Sono oggi tre gli indagati nell'inchiesta per la morte di Marcello Lonzi, avvenuta nel luglio del 2003 nel carcere di Livorno, dove stava scontando una breve pena. A Gabriele Ghelardini, il detenuto che viveva nella cella di Lonzi al momento del decesso, si sono aggiunti due agenti della polizia penitenziaria.
Le indagini vanno avanti, e lo scorso venerdì il pubblico ministero Antonio Giaconi ha ascoltato due giovani vicini a Maria Ciuffi, la madre di Marcello che da cinque anni si batte perché si faccia luce sull'accaduto.
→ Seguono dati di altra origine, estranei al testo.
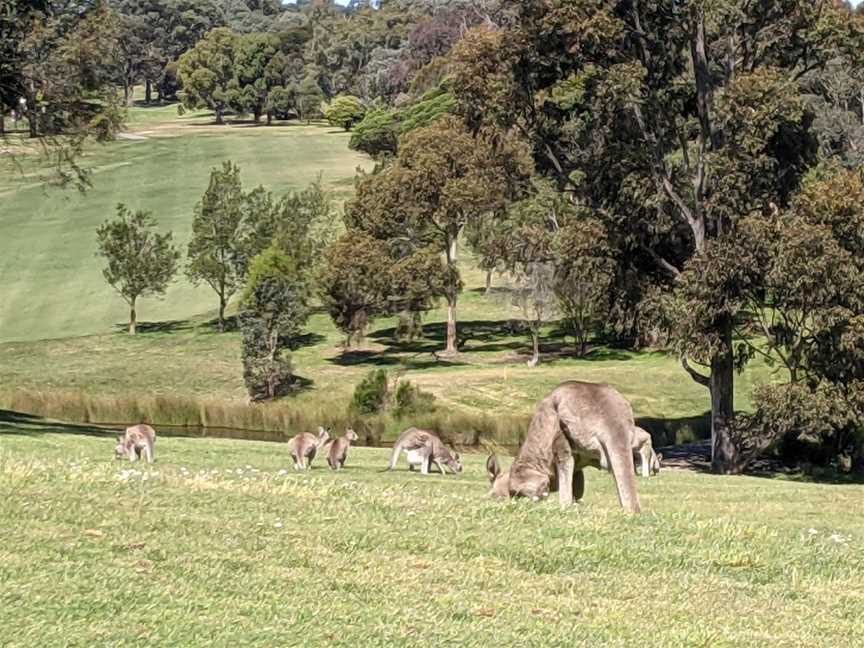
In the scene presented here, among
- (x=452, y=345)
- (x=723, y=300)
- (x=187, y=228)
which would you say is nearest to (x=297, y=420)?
(x=452, y=345)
I due, nel tentativo di raccogliere informazioni, avevano tempo fa avuto un colloquio proprio con Ghelardini, ai cui esiti il pm è ora interessato.
Il caso di Marcello Lonzi parte da uno degli eventi drammatici che hanno accompagnato la vita nelle nostre carceri in questi anni. Marcello muore all'età di 29 anni e l'autopsia parla subito di cause naturali. Poco prima del presunto arresto cardiaco era stato visto in ottima salute. Maria Ciuffi ritiene che il figlio sia morto in seguito a percosse, e sporge denuncia. Il pm Roberto Pennisi apre un fascicolo per omicidio contro ignoti. Il primo luglio dell'anno successivo Pennisi chiede l'archiviazione confermando l'esito dell'autopsia. Maria Ciuffi si oppone alla richiesta. Chiede un supplemento di indagine a partire da fotografie del cadavere di Marcello che mostrano spaventose ecchimosi, gonfiori e striature sulla pelle. Il volto di Marcello è tumefatto e il corpo coperto di sangue. Nel settembre 2004 il gip del Tribunale di Livorno respinge la richiesta di archiviazione e fissa per il dicembre successivo l'udienza preliminare. Ma in questa sede il giudice delle udienze preliminari accoglie la richiesta di archiviazione.
Maria Ciuffi non si dà per vinta e nel gennaio 2006 denuncia il pm Pennisi (magistrato di turno durante la notte della morte di Marcello), il medico legale che eseguì l'autopsia e un agente di polizia penitenziaria. All'udienza davanti al gip di Genova viene presentata una controperizia medico legale, ma pochi giorni dopo il gip archivia la denuncia della Ciuffi. Nell'occasione, però, afferma che la controperizia contiene elementi che potrebbero "avere una qualche rilevanza ai fini della riapertura delle indagini, a norma dell'articolo 414 del codice penale".
Maria Ciuffi continua nella sua battaglia e riesce a fare riaprire il caso nell'agosto 2006. Chiede nuovi accertamenti sul corpo del figlio. Alla fine di ottobre la salma del ragazzo viene riesumata e, su richiesta della madre, sottoposta a una nuova perizia che getta una luce ambigua sulla precedente autopsia, evidenziando fratture e lesioni non compatibili con una semplice caduta a terra a seguito di infarto. Le indagini proseguono e ora si attendono gli ulteriori sviluppi processuali.